Lead times are an external process that start when a request is made for a product or service and finishes when the completed request or order is delivered to the client. Cycle times in comparison are an internal activity and begin from the time when an operational task starts to the point of time when that operation ends.

Understanding lead time and inventory cycle times are important for production managers and lean manufacturing practitioners to help improve efficiency and optimise operations.

Lead time

Customer demands on your organisation present in the form of work requests and lead time signifies the speed by which that request is filled and delivered to the customer. It is characterised by the time expended between an order receipt and delivery therefore, lead times are external because they are visible to your customers.

Lead time is the period between the appearance of a new task on your worksheet to its final departure from the system. A new work request generally requires a review and discussion before going into the execution process and will naturally incur some delay before a member of the team has the capacity to start working on it.

Lead times represent the time taken from the receipt of an order request until the time that order is delivered to the client. For example, a customer orders a product on 1 August and the product is delivered on 5 August, the lead time for the order is five days.

Cycle time

Inventory cycle time refers to the time taken between the start of a production process and when the process ends. It is the time taken or output time to produce a unit of inventory stock.

Using the example above, a customer has placed an order and experiences a lead time of five days between order and delivery. Although the order was instantly received by the company on 1 August, production work did not begin until 3 August, the cycle time, therefore, is the two days taken to produce and deliver the inventory stock required to fulfil the order.

▶ _STATED EXERCISE 1_
List every calendar date mentioned in the text on lead time and cycle time.

[Stored data]
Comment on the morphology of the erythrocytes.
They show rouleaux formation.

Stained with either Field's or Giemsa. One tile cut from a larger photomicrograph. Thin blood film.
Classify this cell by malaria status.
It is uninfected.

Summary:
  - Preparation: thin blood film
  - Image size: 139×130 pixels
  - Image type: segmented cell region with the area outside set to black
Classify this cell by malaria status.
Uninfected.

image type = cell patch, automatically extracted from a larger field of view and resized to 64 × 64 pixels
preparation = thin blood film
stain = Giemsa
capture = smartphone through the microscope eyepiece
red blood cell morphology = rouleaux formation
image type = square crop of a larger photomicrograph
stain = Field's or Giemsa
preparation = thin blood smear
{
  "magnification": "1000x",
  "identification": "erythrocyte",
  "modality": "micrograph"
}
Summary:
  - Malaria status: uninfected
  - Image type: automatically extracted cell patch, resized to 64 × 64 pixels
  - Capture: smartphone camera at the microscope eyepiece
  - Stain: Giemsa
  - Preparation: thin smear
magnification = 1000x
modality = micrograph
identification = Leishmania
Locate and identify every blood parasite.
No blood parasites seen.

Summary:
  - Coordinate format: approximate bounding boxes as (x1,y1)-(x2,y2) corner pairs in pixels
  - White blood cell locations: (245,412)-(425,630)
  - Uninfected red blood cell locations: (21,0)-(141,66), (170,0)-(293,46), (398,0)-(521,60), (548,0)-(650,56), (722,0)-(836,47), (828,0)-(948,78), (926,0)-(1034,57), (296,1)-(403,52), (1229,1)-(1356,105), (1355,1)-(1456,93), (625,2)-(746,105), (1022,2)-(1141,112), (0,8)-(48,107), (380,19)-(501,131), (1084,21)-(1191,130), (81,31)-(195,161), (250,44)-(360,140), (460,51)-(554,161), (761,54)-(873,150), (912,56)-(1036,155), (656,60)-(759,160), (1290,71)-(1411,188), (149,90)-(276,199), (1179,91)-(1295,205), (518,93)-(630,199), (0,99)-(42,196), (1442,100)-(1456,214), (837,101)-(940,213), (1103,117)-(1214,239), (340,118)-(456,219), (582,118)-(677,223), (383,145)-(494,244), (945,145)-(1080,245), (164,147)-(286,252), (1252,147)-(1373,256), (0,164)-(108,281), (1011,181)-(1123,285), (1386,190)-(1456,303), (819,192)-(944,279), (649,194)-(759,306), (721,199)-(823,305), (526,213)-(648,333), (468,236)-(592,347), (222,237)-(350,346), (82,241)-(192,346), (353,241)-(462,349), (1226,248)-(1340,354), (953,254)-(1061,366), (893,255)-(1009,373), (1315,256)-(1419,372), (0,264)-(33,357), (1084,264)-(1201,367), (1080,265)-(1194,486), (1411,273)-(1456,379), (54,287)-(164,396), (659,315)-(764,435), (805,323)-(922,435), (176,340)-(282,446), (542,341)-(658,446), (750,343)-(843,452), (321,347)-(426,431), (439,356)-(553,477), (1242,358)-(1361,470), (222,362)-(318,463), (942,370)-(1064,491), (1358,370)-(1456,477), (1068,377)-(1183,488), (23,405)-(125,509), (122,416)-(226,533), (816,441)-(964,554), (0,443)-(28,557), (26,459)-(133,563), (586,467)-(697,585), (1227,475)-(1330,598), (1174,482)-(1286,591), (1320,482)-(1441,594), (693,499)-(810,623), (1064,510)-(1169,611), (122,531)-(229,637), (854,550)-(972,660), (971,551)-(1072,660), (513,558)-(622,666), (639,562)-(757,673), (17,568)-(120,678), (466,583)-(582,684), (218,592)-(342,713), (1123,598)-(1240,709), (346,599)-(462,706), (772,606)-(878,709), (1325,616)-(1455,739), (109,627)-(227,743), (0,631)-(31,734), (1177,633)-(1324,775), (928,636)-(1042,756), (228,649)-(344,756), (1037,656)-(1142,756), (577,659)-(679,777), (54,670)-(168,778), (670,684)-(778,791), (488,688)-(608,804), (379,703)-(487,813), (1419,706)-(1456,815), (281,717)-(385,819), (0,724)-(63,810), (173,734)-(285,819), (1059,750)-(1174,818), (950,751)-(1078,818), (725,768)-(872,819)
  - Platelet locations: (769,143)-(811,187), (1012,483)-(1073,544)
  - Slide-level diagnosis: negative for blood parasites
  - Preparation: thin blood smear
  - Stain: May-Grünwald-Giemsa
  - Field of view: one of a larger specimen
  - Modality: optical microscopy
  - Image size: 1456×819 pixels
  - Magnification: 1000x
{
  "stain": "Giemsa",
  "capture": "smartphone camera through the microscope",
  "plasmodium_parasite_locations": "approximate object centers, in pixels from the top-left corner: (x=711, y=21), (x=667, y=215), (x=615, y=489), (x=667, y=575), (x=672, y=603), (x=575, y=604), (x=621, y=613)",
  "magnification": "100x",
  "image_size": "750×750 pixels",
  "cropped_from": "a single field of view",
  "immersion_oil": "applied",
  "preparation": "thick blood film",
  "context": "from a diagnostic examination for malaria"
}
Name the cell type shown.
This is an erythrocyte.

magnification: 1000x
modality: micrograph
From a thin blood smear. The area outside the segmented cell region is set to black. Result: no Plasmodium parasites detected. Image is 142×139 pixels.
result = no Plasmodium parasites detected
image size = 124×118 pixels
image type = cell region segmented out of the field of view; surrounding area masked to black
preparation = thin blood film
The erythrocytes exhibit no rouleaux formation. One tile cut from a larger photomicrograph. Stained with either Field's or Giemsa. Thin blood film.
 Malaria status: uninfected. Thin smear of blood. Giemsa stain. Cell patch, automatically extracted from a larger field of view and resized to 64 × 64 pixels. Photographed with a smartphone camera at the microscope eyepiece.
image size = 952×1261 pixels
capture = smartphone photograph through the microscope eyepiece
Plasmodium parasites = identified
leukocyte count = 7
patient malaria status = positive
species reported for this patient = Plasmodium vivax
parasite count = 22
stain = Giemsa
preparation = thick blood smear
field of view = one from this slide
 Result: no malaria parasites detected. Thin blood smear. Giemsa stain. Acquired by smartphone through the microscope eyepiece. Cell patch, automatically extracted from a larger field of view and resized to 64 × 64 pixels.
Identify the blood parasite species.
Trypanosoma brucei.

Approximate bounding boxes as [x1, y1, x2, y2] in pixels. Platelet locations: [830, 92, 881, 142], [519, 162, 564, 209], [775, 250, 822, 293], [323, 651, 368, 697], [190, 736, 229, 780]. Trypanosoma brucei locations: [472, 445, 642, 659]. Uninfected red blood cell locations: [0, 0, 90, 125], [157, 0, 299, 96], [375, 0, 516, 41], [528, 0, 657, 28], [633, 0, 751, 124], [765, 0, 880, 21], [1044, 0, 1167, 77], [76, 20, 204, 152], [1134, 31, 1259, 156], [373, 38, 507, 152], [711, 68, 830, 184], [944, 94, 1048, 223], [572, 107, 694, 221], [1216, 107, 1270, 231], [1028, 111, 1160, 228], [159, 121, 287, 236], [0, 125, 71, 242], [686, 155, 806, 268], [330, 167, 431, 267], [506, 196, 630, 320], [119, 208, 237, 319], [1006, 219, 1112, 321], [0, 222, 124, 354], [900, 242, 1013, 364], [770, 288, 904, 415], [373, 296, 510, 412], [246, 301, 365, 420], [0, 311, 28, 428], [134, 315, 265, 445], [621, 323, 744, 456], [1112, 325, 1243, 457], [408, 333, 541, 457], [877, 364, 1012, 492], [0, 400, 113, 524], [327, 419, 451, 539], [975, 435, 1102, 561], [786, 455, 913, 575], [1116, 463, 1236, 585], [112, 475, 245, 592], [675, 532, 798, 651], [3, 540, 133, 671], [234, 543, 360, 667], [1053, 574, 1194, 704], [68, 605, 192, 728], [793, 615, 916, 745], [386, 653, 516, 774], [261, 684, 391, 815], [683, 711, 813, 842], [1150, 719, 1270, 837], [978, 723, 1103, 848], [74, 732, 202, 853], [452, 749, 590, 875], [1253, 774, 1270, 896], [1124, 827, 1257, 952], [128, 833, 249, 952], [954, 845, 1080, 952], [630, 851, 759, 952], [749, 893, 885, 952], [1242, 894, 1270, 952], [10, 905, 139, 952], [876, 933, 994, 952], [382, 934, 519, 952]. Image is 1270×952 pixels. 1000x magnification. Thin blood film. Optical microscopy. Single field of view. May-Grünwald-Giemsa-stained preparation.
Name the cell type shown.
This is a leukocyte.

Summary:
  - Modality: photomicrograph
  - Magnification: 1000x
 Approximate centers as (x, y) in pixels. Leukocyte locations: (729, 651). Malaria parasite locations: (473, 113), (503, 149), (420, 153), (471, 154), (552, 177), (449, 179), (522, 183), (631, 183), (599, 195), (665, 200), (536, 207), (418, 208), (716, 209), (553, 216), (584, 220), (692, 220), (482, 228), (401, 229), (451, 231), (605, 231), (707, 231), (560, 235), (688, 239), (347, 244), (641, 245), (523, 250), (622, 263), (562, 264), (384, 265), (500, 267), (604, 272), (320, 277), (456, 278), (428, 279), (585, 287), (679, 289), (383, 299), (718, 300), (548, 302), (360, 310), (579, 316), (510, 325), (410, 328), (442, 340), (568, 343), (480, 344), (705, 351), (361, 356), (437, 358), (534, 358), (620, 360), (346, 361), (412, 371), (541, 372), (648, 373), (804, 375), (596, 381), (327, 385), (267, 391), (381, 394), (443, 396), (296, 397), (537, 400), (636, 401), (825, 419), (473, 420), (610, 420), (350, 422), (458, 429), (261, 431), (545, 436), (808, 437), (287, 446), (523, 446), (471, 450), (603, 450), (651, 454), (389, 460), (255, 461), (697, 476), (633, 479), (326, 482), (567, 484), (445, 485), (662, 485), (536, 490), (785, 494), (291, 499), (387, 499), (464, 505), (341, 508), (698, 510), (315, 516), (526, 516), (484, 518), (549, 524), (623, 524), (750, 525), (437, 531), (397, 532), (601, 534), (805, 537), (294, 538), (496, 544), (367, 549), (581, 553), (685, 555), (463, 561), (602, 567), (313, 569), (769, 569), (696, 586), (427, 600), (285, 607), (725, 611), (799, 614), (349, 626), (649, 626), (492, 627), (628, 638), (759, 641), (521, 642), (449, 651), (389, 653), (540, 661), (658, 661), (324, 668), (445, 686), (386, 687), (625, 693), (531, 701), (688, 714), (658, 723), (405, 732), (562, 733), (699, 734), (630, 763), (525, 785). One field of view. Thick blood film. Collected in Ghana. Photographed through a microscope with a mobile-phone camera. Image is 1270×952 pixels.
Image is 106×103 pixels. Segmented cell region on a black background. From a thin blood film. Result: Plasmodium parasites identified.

▶ _STATED EXERCISE 2_
Convert the records from their first line through the line containing "It is uninfected." into a JSON list of strings, one string per line, omitting blank lines.

▶ _RIGHT ANSWER 1_
1 August, 5 August, 3 August

▶ _RIGHT ANSWER 2_
[
  "Comment on the morphology of the erythrocytes.",
  "They show rouleaux formation.",
  "Stained with either Field's or Giemsa. One tile cut from a larger photomicrograph. Thin blood film.",
  "Classify this cell by malaria status.",
  "It is uninfected."
]